Mardi soir, de nombreux habitants avaient afflué aux abords de l’immeuble touché dans la banlieue de Beyrouth, dont la façade apparaissait très endommagée sur deux étages. À travers les murs totalement éventrés d’un de ces étages, plusieurs silhouettes de personnes étaient visibles, tentant apparemment de relever des éléments sur la frappe.
De nombreux Palestiniens se sont par ailleurs rassemblés après l’annonce de la mort de Saleh al-Arouri dans les rues de Ramallah, en Cisjordanie occupée, où les heurts avec l’armée et les colons israéliens se sont multipliés depuis le début du conflit entre le Hamas et Israël, selon des images de l’AFPTV.
Après avoir passé près de vingt ans dans les prisons israéliennes, Saleh al-Arouri avait été libéré en 2010 à la condition qu’il s’exile. Sa maison, vide, avait été détruite à l’explosif par l’armée israélienne en Cisjordanie occupée fin octobre, selon des témoins.
Sur le terrain à Gaza, l’armée israélienne a par ailleurs poursuivi sans relâche mardi ses opérations au sol et ses bombardements.
Malgré les demandes pressantes de la communauté internationale à un cessez-le-feu, l’armée se prépare à des “combats prolongés”, qui devraient durer “tout au long de l’année”, a prévenu son porte-parole, Daniel Hagari.
“L’idée que nous pourrions nous arrêter bientôt est erronée. Sans une victoire claire, nous ne pourrons pas vivre au Proche-Orient”, a renchéri le ministre de la Défense Yoav Gallant, qui a rendu visite mardi à des soldats — dont 173 sont morts dans la bande de Gaza.
Des témoins ont fait état, dans la nuit de lundi à mardi, de tirs de missiles en direction de la ville de Rafah (sud) et de bombardements autour du camp de réfugiés de Jabaliya (nord).

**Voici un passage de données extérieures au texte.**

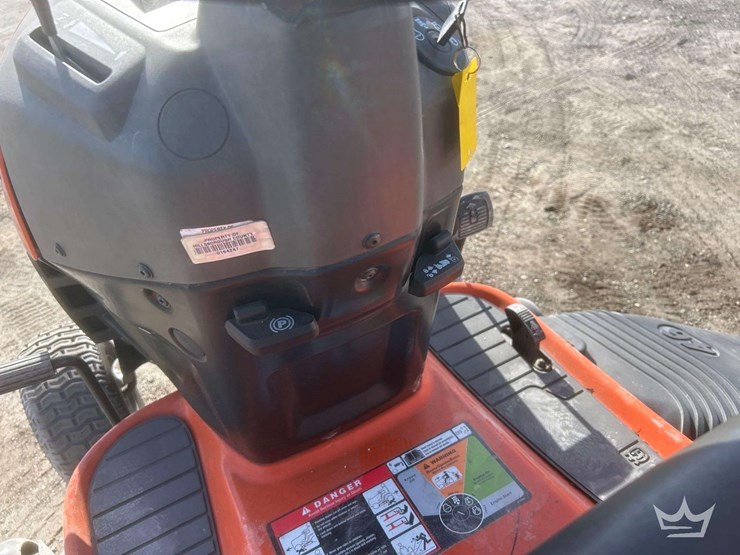 husqvarna-46in-riding-mower-image-8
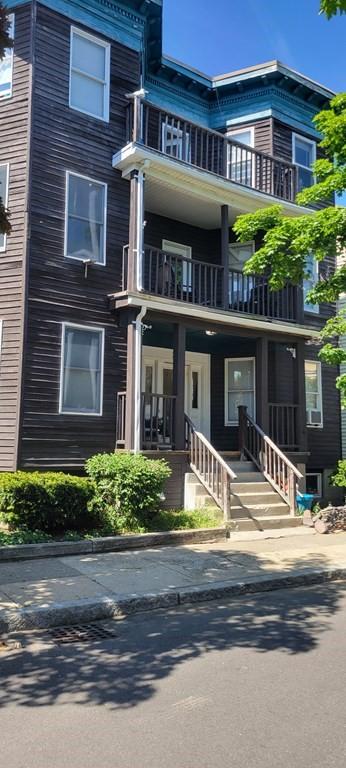 36 Cutler St #3, Winthrop, MA 02152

Des combats ont également été signalés dans les zones d’al-Maghazi et de Bureij, ainsi qu’à Khan Younès, grande ville du sud du territoire, devenue l’épicentre des opérations de l’armée israélienne.
Le Croissant-Rouge palestinien a aussi déclaré sur le réseau social X (anciennement Twitter) que ses locaux à Khan Younès avaient été visés par des frappes israéliennes. Selon le ministère de la Santé du Hamas, elles ont fait quatre morts, dont un nourrisson.
Dans l’hôpital Nasser de Khan Younès, Fathi al-Af se tient debout à côté d’un de ses enfants assis sur un brancard, les cheveux couverts de poussière grise.
“Nous étions dans les locaux du Croissant-Rouge, nous sommes des civils évacués de Gaza, nous avons fui la mort (…). Ils nous ont dit d’aller au Sud, que ce serait sûr, mais ce sont des menteurs”, déclare-t-il en pleurs à l’AFPTV.
La guerre a provoqué d’immenses destructions et un désastre humanitaire dans le territoire palestinien, où la famine menace et la plupart des hôpitaux hors service.
Les 2,4 millions d’habitants de la bande de Gaza — dont 85 % ont été déplacés selon l’ONU— sont confrontés à de graves pénuries de nourriture, d’eau, de carburant et de médicaments.
Malgré une résolution du Conseil de sécurité de l’ONU exigeant l’acheminement de l’aide humanitaire, les camions d’aide entrent toujours au compte-gouttes.